* _Data items_
━━━━━━━━━━
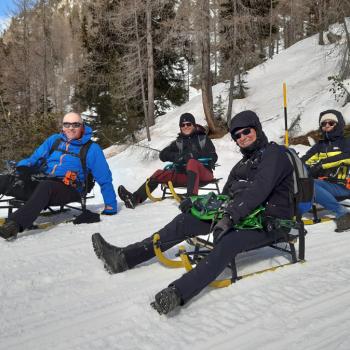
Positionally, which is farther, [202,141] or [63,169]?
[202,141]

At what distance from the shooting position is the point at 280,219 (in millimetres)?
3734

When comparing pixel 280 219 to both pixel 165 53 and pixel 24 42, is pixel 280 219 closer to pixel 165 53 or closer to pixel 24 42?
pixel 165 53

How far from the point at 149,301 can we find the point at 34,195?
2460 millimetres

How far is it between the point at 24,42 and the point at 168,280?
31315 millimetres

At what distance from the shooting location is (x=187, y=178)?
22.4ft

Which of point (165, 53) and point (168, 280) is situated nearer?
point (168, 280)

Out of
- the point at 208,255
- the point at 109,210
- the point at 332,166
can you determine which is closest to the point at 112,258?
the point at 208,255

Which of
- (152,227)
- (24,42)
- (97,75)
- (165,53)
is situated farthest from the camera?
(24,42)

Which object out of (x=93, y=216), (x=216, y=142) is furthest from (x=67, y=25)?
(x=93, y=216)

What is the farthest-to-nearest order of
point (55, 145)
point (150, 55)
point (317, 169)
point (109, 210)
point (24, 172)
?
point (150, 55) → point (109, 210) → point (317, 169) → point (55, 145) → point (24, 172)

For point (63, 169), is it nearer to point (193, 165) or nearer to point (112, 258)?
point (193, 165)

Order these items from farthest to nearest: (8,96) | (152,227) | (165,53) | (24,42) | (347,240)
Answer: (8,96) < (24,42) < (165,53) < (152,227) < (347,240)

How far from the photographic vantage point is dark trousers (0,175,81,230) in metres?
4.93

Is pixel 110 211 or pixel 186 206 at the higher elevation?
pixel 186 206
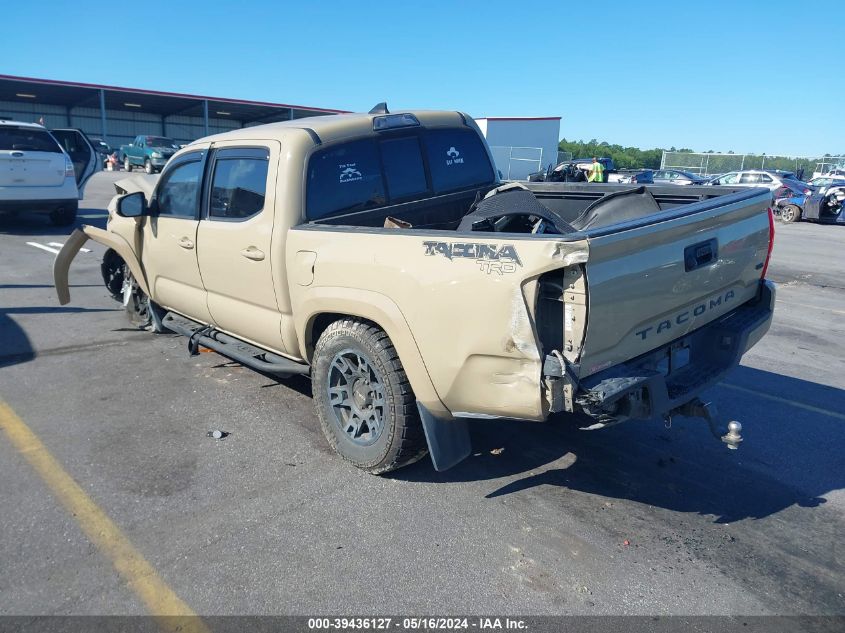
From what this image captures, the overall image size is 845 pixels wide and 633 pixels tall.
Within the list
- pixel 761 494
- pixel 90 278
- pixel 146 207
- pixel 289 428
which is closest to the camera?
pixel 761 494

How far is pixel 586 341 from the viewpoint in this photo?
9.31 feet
━━━━━━━━━━
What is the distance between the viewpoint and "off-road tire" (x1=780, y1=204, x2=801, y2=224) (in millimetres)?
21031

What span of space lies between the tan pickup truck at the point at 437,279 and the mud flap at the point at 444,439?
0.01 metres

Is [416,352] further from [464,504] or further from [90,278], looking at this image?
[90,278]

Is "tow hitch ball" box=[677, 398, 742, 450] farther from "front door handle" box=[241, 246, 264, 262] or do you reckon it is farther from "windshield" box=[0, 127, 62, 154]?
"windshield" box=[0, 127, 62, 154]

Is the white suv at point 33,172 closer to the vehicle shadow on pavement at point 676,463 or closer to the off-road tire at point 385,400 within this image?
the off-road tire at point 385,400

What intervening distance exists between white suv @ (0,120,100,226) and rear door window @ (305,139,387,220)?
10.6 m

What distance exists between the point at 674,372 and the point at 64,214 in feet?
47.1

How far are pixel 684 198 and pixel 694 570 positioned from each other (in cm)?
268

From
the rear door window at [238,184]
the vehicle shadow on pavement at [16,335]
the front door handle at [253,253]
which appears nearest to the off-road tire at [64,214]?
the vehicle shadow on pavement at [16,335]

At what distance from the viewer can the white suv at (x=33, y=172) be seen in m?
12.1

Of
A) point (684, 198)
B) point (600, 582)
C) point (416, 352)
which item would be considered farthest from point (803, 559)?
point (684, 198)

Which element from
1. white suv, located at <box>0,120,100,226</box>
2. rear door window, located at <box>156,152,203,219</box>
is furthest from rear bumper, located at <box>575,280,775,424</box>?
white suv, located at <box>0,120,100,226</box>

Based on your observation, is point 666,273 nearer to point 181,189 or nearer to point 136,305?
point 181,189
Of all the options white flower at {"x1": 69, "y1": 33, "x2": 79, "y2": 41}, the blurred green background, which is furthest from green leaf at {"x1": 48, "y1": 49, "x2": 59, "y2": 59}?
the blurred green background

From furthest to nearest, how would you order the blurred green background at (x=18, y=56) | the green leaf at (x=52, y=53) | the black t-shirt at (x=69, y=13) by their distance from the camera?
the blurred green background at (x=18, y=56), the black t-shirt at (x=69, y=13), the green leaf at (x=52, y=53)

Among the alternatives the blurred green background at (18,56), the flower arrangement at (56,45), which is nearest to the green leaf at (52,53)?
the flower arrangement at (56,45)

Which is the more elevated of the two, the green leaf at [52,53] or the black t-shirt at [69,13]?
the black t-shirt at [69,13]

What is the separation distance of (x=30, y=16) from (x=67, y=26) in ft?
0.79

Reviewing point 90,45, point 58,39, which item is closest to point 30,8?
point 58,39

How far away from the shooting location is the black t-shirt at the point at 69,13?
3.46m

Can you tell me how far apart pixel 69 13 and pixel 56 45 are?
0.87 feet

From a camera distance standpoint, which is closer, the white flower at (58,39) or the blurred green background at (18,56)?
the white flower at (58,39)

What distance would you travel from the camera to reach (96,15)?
━━━━━━━━━━
* _Set task_
Which lines in the listing above contain the word "this"? Extract each of them, and treat uppercase and lowercase as different.

* _Response_
From what this image captures, the overall image size is 845 pixels wide and 633 pixels tall.
How far is pixel 586 341 from the viewpoint in this photo?
Is [416,352] further from [464,504] or further from [90,278], looking at this image?
Is the white suv at point 33,172 closer to the vehicle shadow on pavement at point 676,463 or closer to the off-road tire at point 385,400 within this image?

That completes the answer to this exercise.